Segment Start: PASSAGE

In other words, defendants have failed to identify a legitimate bankruptcy function that any of Tailored Fund's claims would directly affect. Accordingly, none of plaintiff's claims are core.

However, finding plaintiff's claims to be non-core does not end the inquiry. Even a non-core claim affords jurisdiction under 28 U.S.C. § 1334(b) so long as the claim is still "related to" a case arising under title 11. A "non-core" claim may nevertheless be related to a bankruptcy proceeding if its outcome "may have a 'conceivable effect' on the bankruptcy case." In re AOG Ent., Inc., 569 B.R. 563, 574 (S.D.N.Y. 2017); see In re Cuyahoga Equip. Corp., 980 F.2d 110, 114-15 (2d Cir. 1992) ("[L]itigation falls within a bankruptcy court's 'related to' jurisdiction if it 'has a significant connection with a pending bankruptcy proceeding such that its outcome might have any conceivable effect on the bankrupt estate.").

Although defendants failed to carry the day on establishing that Tailored Fund's claims are core proceedings, defendants have met their burden of clearing the more modest hurdle that those claims are related to a bankruptcy proceeding. As for RWDY itself, most courts confronting facts like these have found that a pre-petition tort claim against a debtor qualifies as a "related proceeding." See, e.g., Argus Grp., 206 B.R. at 748 n.17 (collecting cases noting that pre-petition tort claims against debtor are non-core but related to bankruptcy).

As for the non-debtor defendants, even setting their relationship with RWDY to the side, a satisfied claim against the non-debtor defendants would reduce the debtor defendant's obligation under New York's joint and several liability rules. Sommer, 593 N.E.2d at 1372 (noting that tortfeasor under New York joint and several liability may seek contribution from co-tortfeasors for payment of judgment beyond its share, implying that each tortfeasor need only pay a share of the debt if others are liable). As a result, any payment by the non-debtor defendants would positively affect the debtor defendant's liability, which would relate the claims against the non-debtor defendants to the bankruptcy proceeding.

Alternatively, recognizing that any resources expended by the non-debtor defendants to satisfy their obligations would allegedly come from RWDY's pocket, a more nuanced approach would not change the outcome. The debtor defendant's expenditures in trying to defend its co-defendants would limit its options in establishing a plan by limiting the amount of resources it could distribute to its creditors. Accordingly, defendants have successfully established that the non-debtor defendants' claims are related to the bankruptcy, and this Court properly has jurisdiction over all of plaintiff's claims. 28 U.S.C. § 1334(b) (providing district courts with jurisdiction over claims relating to a title 11 case).

Because the Court has original jurisdiction over each of plaintiff's claims, it cannot have supplemental jurisdiction over those claims because supplemental jurisdiction by definition only exists in the absence of original jurisdiction for some claims but it does for others in the same case or controversy. See 28 U.S.C. § 1367(a). The Court thus need take no position on whether it would have supplemental jurisdiction over any of plaintiff's claims in the absence of original jurisdiction.

Segment End: PASSAGE
Segment Start: DATASET EXTRACT

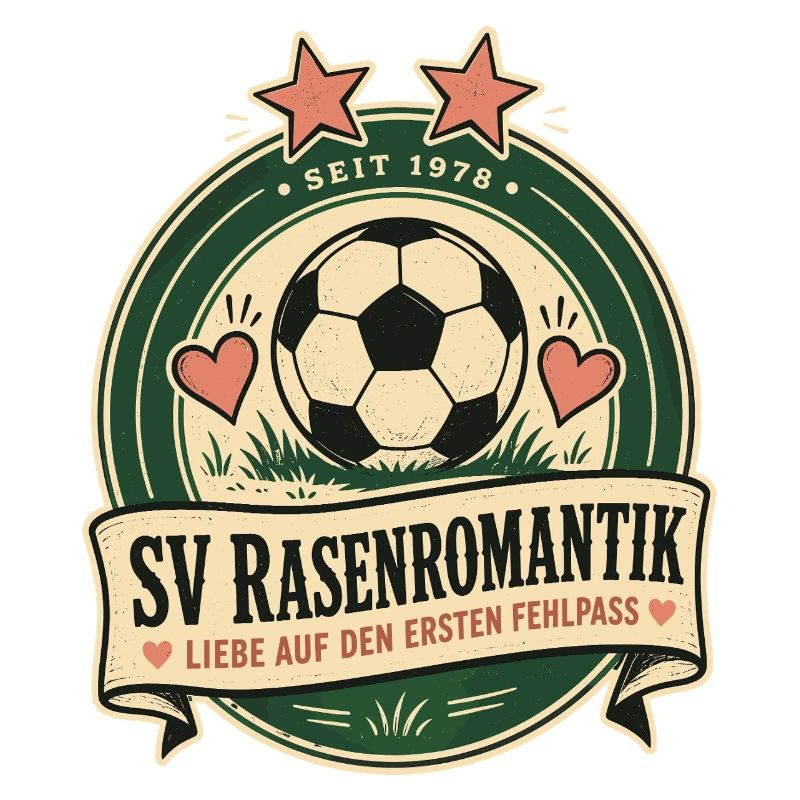 SV Rasenromantik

Segment End: DATASET EXTRACT

__WHAT IS REQUIRED__.
Reproduce the part of the bankruptcy jurisdiction ruling between "In other words, defendants" and "claims are core.", inclusive, word for word.

__SOLUTION__.
In other words, defendants have failed to identify a legitimate bankruptcy function that any of Tailored Fund's claims would directly affect. Accordingly, none of plaintiff's claims are core.